La Sra. Reeves mintió. Sabía que el efecto sería desastroso.
Había sido advertida por un informe que había recibido.
Dicho informe incluía detalles sobre los dos principales
incentivos fiscales ofrecidos en virtud de la legislación
de EOT (fideicomiso de propiedad de los empleados).
El primer incentivo es para la parte que vende la
empresa. Esa parte está exenta de impuestos (exención
del impuesto sobre plusvalías) por la venta de la
empresa a un EOT. Este es el incentivo que la Sra.
Reeves ha decidido reducir al 50 % en lugar del
100 %. El informe a la Sra. Reeves afirmaba que
este incentivo es «un fuerte argumento de venta del
modelo EOT que lo hace más deseable desde el punto
de vista financiero que otras formas de transmisión
de empresas». Así que, «los cambios en la exención
del impuesto sobre plusvalías habrían hecho menos
atractiva la posibilidad de pasar a un modelo EOT».

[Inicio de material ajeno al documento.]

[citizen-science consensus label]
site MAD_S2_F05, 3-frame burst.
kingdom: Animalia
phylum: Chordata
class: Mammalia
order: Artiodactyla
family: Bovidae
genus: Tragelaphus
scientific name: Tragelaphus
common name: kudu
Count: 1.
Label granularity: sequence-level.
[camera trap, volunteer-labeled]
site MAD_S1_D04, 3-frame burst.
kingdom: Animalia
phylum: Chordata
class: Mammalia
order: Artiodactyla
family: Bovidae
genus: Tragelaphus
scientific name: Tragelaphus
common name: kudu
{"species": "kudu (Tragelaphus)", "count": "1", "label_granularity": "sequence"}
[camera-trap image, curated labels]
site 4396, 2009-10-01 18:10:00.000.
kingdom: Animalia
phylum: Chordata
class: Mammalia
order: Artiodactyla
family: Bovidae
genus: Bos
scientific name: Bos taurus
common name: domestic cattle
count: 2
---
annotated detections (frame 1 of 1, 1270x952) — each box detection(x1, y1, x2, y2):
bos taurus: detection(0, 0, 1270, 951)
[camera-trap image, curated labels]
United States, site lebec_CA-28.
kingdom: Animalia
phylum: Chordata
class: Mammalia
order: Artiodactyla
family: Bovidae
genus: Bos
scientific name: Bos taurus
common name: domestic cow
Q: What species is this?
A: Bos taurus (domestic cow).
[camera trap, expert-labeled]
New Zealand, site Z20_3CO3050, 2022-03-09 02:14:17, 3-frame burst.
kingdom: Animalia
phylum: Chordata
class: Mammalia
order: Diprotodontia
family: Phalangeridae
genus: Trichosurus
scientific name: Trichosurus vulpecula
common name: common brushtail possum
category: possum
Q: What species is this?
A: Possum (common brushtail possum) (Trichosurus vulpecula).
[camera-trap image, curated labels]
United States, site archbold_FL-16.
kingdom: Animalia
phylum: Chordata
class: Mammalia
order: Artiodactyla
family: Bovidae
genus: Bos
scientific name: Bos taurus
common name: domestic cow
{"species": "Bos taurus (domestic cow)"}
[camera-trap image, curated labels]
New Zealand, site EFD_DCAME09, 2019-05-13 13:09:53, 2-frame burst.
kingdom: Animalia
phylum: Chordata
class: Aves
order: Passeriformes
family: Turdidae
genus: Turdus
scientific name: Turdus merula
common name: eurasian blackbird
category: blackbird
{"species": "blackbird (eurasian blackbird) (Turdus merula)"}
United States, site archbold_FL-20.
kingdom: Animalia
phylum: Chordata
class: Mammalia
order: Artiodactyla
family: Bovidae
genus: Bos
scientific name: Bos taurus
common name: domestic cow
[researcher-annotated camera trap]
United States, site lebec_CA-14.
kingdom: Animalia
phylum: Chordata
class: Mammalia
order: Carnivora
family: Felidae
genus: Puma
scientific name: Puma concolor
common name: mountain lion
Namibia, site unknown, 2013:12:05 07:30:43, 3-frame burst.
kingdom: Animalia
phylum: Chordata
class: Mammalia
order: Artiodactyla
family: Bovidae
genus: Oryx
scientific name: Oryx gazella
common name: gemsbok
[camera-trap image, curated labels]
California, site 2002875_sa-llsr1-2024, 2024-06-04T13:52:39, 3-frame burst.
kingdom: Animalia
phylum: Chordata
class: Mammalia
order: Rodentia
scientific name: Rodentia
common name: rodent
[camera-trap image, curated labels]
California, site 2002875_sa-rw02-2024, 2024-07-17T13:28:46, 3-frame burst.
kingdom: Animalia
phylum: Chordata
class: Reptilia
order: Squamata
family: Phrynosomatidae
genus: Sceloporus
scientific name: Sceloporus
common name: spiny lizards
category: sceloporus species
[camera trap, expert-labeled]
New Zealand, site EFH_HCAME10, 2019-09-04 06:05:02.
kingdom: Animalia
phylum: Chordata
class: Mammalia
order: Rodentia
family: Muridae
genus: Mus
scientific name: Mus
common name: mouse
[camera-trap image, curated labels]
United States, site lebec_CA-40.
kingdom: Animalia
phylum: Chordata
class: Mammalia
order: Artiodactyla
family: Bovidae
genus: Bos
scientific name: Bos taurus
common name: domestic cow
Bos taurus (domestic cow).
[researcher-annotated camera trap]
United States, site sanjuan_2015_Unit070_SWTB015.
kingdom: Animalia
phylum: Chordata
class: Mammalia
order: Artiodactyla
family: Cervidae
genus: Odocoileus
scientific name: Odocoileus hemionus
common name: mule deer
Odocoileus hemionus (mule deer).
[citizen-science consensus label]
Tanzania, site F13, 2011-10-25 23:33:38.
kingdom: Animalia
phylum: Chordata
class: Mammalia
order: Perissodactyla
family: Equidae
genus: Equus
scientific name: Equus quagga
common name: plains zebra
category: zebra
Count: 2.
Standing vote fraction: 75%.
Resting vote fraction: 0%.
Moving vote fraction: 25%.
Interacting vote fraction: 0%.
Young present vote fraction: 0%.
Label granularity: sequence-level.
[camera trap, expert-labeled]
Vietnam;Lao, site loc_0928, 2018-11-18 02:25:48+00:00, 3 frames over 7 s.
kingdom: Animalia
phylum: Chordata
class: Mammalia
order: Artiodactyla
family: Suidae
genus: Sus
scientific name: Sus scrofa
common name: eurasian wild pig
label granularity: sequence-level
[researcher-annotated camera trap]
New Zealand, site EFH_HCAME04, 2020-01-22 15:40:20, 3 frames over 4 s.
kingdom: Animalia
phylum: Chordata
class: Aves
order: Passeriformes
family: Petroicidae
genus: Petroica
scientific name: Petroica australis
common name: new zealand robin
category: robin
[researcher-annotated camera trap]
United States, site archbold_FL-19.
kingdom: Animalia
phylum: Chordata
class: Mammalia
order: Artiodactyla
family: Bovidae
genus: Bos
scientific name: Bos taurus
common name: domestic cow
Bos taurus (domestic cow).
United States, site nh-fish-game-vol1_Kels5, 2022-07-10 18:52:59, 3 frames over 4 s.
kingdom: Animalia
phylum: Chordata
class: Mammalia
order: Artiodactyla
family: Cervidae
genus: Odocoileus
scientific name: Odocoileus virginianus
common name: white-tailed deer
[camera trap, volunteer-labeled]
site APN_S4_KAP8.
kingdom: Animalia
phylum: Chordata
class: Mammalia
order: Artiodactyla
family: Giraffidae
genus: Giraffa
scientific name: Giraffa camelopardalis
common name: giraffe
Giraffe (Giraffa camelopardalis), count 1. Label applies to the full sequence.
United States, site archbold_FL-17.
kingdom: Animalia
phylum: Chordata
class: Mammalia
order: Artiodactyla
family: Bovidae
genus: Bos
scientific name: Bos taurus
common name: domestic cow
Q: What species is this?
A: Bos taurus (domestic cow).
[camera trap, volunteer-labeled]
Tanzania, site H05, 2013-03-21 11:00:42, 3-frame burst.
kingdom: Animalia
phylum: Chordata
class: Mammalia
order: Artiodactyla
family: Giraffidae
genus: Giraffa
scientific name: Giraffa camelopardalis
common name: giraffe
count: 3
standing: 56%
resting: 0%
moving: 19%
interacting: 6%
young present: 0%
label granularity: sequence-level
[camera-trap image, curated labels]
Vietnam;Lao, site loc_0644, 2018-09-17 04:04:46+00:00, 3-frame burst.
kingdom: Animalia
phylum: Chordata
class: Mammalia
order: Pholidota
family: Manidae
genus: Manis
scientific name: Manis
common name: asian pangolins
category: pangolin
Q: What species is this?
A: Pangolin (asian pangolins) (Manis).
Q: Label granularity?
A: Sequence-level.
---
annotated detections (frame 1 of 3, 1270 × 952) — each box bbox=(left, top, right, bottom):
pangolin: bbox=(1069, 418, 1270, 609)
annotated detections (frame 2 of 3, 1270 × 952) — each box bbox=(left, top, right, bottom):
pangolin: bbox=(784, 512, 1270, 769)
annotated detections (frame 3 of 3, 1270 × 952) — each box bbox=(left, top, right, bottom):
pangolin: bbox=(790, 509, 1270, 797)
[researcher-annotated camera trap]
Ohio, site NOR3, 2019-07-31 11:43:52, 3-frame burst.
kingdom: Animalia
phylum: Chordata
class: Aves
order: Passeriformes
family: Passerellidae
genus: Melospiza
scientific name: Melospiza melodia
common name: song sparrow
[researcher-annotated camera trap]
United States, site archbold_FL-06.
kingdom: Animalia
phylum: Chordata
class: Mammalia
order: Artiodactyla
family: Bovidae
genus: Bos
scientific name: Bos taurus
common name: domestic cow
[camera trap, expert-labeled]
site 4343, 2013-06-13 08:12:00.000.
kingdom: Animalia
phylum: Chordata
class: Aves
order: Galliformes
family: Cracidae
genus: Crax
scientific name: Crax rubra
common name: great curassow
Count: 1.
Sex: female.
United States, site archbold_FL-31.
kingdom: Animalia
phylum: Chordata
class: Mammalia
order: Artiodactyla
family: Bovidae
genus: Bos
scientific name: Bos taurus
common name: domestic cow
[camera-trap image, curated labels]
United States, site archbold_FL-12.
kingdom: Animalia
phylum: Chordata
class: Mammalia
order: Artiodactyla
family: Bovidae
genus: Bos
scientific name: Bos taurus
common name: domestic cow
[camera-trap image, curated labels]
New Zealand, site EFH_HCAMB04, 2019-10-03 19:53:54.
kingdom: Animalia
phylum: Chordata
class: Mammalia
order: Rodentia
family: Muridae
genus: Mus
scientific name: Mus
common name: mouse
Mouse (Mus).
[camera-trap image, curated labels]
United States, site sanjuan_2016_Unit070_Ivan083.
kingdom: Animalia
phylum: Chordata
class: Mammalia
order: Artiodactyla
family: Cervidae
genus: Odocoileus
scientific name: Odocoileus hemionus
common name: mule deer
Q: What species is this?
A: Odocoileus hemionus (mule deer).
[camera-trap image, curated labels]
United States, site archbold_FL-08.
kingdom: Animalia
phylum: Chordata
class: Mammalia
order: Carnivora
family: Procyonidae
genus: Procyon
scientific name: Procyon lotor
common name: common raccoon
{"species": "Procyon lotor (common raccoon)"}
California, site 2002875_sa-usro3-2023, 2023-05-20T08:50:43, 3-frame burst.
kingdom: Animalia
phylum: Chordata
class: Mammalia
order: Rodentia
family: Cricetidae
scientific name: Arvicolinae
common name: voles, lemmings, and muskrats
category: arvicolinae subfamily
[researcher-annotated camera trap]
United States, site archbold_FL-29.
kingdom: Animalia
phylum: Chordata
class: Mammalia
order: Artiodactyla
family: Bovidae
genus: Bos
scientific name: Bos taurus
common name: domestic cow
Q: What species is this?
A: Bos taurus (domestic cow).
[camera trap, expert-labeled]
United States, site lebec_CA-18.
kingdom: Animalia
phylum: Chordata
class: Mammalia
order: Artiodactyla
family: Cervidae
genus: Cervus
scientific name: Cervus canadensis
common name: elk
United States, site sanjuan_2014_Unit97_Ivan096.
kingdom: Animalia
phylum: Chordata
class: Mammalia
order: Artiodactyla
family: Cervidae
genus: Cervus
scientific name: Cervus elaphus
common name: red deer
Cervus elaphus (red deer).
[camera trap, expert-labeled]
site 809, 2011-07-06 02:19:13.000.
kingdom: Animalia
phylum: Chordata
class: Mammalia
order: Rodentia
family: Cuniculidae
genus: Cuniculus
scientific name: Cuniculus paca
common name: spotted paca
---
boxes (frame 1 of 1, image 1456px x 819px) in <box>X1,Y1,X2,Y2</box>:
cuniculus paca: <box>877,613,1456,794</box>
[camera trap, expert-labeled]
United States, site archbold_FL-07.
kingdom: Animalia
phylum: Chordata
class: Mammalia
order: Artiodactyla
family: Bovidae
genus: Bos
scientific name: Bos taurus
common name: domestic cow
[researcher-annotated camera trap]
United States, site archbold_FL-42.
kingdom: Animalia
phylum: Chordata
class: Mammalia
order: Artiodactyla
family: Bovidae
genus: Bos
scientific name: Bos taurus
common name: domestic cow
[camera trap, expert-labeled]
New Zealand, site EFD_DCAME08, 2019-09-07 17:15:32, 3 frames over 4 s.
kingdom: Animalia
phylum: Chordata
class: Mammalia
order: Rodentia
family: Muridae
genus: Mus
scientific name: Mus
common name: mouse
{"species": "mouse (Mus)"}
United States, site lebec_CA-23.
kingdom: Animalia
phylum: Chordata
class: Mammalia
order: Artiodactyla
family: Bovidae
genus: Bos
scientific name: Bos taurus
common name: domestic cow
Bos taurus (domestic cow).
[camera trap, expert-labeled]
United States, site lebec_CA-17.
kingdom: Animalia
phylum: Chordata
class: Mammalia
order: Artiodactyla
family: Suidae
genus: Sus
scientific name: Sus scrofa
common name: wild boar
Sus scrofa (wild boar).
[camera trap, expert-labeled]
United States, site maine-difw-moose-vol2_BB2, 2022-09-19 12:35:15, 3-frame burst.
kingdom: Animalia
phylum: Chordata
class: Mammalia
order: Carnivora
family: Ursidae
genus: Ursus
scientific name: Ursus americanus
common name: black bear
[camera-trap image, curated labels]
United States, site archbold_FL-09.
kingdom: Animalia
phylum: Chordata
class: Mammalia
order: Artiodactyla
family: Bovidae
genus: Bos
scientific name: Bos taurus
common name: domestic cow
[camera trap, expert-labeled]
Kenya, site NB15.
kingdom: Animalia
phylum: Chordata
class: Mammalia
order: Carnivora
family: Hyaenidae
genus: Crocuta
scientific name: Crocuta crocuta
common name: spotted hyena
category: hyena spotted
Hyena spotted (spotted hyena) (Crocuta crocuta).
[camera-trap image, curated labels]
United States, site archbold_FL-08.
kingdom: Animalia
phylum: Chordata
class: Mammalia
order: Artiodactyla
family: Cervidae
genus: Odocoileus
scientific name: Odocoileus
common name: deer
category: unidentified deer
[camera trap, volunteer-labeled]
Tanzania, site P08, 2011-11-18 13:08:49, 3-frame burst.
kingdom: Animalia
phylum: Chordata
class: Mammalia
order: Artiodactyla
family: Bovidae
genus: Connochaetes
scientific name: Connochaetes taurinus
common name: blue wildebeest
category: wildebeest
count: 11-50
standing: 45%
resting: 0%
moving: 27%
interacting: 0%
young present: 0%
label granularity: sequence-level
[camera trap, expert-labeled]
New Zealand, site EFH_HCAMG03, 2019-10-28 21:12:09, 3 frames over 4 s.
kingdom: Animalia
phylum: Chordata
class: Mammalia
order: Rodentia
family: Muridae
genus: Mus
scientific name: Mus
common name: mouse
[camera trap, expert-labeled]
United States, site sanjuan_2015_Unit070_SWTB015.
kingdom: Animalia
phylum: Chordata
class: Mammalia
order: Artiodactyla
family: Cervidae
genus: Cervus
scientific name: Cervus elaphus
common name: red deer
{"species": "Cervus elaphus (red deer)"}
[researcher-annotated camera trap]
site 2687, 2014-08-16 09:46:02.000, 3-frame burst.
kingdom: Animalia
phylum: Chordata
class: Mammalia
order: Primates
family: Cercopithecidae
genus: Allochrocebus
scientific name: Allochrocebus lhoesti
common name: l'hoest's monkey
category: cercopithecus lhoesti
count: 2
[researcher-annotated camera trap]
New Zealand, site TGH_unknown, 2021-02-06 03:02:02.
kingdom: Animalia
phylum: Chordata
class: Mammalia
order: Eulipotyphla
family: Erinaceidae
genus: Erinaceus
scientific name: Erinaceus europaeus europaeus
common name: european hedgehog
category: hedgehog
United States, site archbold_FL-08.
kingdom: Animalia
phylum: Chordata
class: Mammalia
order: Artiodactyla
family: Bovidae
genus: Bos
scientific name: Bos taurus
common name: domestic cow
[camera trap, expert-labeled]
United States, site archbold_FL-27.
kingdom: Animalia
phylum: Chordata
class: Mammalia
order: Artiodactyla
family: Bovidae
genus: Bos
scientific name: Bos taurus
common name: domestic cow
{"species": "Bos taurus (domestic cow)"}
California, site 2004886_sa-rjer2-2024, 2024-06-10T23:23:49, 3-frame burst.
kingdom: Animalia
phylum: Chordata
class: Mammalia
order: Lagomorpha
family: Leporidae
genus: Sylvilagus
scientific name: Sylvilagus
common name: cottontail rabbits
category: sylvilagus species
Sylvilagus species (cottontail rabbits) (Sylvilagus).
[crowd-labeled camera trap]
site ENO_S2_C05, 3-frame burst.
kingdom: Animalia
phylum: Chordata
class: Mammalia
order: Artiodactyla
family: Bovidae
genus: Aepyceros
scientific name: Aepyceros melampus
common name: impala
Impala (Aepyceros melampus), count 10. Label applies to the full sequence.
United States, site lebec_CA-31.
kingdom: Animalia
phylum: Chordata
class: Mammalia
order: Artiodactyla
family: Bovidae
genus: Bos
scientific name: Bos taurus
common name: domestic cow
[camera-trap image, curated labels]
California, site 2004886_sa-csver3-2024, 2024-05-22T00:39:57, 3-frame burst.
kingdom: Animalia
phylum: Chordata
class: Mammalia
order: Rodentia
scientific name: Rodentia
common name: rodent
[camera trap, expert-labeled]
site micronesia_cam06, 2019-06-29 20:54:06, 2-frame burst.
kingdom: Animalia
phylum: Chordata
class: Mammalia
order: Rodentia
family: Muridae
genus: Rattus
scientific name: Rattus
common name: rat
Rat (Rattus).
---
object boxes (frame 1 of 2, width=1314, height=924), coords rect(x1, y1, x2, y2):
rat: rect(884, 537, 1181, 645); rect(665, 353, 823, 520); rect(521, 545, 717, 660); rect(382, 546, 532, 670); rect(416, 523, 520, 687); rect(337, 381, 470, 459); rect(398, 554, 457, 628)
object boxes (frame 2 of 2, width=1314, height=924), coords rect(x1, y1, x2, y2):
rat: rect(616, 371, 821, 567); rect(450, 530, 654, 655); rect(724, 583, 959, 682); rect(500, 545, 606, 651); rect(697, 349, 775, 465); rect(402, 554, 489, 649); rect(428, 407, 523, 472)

El segundo incentivo afecta a los beneficios distribuidos
por el EOT a los trabajadores propietarios tras la
venta de la empresa. Hasta 3600 £ anuales, esta
distribución puede adoptar la forma de una bonificación
exenta de impuestos. Según el informe, este incentivo
no es decisivo para el éxito del modelo EOT, sino
que más bien «se considera como algo adicional que
está bien tener, más que como un factor clave que
impulsa la decisión de utilizar un modelo EOT».
Para completar el panorama, se debe saber lo siguiente:
el primer incentivo es «único». No solo es muy eficaz,
sino también resulta barato para La Tesorería de Su
Majestad. El segundo incentivo, en cambio, no es imprescindible,
pero se repite año tras año, por lo que acaba resultando
muy costoso para La Tesorería.
Y aquí está la mayor falsedad de todas. La Sra. Reeves
afirmó que le preocupaba reducir el coste del modelo
EOT para La Tesorería de Su Majestad. Sin embargo,
en lugar de reducir el segundo incentivo, que es muy
costoso e ineficaz, la Sra. Reeves optó por reducir
el primero, que resulta barato y muy eficaz. ¡Un cálculo
extraño para las finanzas de Su Majestad!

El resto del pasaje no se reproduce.